→ **Vorliegender Text**:
- - -

Vatican II: Früchte, die Frucht bringen werden, oder verdorbene Früchte?

Johannes XXIII wollte "ein bißchen frische Luft in die Kirche bringen" und vor 60 Jahren versprachen die erhitztesten Gemüter der Katholischen Welt einen richtigen "Frühling", eine unerhoffte Erneuerung, die der bewunderungswürdigen Institution zweifellos Hoffnung und Jugend zurückbringen würde.  Die Massen sollten die Weihestätten füllen, während die Arbeiter ihren Weg zurück in die Taufkapellen finden würden. Offensichtlich sind die Jahrzehnte vorbei gegangen und die Versprechen sind nicht gehalten worden. In den großen Kirchenschiffen nimmt man nur den Geruch von Taubenkot und den Moder von durch die Feuchtigkeit begünstigten Pilzen wahr. Kirchen wurden aufgegeben, Seminare geschlossen und Träume wurden zerstört. Im Lauf der Zeit haben die Propheten guter Vorzeichen die Köpfe furchtbar gebeugt und sie maskieren ihre Falten, um jeden Tag zu suggerieren, daß wir nur noch ein weiteres Jahr warten müssen, um eine neue Morgenröte für das Christentum aufscheinen zu sehen. Bis vor wenigen Jahren wagten gut informierte Beobachter uns zu sagen, daß es 50 Jahre dauern würde, bis man die Früchte des berühmten Konzils ernten könnte. Jetzt sollen wir 100 Jahre warten. "Es ist wahr, daß ein Konzil 100 Jahre braucht, um Wurzeln zu bilden. Wir haben noch 40 Jahre vor uns, damit es Wurzeln schlägt" warnte Papst Franziskus, ohne entmutigt zu sein. Was ist daran wahr? Sollten wir geduldig sein oder wurde die essentielle Botschaft des Aggiornamentos empfangen?

- - -

→ **Extrahierte Daten**:
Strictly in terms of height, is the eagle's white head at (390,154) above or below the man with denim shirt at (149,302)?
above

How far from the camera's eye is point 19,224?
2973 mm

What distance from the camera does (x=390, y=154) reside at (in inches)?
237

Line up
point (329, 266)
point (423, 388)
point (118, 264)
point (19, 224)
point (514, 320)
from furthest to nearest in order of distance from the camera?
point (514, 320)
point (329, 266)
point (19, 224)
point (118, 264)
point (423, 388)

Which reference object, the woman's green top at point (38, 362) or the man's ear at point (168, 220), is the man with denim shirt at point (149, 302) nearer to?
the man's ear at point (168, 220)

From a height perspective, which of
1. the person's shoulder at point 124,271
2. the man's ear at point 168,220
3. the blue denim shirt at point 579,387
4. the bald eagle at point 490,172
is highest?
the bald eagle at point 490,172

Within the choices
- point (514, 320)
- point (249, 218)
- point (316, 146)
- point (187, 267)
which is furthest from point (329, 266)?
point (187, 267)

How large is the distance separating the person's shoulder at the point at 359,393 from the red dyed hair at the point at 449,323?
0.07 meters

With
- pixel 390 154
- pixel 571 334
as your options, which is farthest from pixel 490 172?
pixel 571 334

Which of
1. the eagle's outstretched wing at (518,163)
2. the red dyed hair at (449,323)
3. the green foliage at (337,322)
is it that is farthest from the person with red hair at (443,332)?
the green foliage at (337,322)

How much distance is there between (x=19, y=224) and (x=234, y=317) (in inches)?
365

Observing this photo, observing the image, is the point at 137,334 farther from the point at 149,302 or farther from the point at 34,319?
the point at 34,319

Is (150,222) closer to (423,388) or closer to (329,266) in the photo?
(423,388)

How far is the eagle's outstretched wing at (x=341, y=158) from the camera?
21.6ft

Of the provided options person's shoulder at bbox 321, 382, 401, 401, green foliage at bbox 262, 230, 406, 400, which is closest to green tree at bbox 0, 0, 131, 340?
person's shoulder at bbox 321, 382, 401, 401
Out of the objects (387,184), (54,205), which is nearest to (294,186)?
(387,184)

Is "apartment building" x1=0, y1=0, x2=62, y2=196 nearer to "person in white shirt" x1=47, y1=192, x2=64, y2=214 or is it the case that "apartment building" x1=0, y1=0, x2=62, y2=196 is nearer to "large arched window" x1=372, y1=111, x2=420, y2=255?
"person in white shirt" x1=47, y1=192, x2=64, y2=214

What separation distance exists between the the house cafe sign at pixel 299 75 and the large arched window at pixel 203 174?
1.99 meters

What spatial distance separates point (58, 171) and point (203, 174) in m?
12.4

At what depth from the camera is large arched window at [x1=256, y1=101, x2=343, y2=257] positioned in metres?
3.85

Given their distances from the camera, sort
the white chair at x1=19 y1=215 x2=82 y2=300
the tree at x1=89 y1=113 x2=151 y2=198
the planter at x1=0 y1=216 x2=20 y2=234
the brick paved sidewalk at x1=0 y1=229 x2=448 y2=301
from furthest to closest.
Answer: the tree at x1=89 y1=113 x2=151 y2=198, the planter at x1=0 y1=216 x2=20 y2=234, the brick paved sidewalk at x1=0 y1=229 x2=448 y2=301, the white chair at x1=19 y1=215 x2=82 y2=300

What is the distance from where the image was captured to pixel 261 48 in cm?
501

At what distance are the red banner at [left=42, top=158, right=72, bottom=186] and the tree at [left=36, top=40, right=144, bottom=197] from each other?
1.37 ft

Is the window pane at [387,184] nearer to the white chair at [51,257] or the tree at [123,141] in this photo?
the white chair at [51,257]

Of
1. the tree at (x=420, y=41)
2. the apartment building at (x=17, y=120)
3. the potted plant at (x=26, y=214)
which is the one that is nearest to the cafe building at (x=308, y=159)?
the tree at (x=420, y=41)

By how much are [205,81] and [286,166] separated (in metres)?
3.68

- - -

→ **Gestellte Aufgaben**:
(1) Wie viele Jahre braucht ein Konzil laut Papst Franziskus im Text über das Zweite Vatikanische Konzil, um Wurzeln zu bilden?
(2) Knüpfe an den Text über das Zweite Vatikanische Konzil an und setze ihn nach seinem letzten Satz fort.
Die Zeilen sind dafür ohne Bedeutung.

→ **Antworten der Reihe**:
(1) 100 Jahre.

(2)
Vergleich mit dem Konzil von Trient 

Das Haupt-Argument, das die Christen zur Vorsicht auffordert, während sie auf die Erneuerung der Kirche nach dem Zweiten Vatikanischen Konzil warten, besteht darin, auf die Geschichte des Konzils von Trient zurückzugreifen, das zwei Jahrzehnte lang, von 1545 bis 1563, stattfand und die Energie von fünf aufeinanderfolgenden Päpsten mobilisierte. Als Reaktion auf die große Erschütterung der protestantischen Reformation hat dieses bedeutende Ereignis in der katholischen Welt den Klerus auf seine Sendung neu ausgerichtet, den Glauben in mehreren Punkten der Heilslehre und der Heiligen Eucharistie verdeutlicht, einen erneuerten Katechismus hervorgebracht und das Leben der Kirche erheblich verbessert. Die Erschütterungen, die es in der Institution hervorrief, waren so groß, daß die Heiligen noch Ende des 17. Jahrhunderts vom Atem der Gegenreformation lebten, um das moderne Christentum wiederzubeleben. Wurde in Frankreich nicht auch noch 1610, als Ludwig XIII. den Thron bestieg, das berühmte Konzil von Trient angewandt? Warteten die ersten großen, von den Konzilsvätern bevorzugten Seminare nicht noch Jahrzehnte darauf- Dank der großartigen Intuition des Hl. Vincents von Paul oder der Herren Ollier und Bourdoise gegründet zu werden?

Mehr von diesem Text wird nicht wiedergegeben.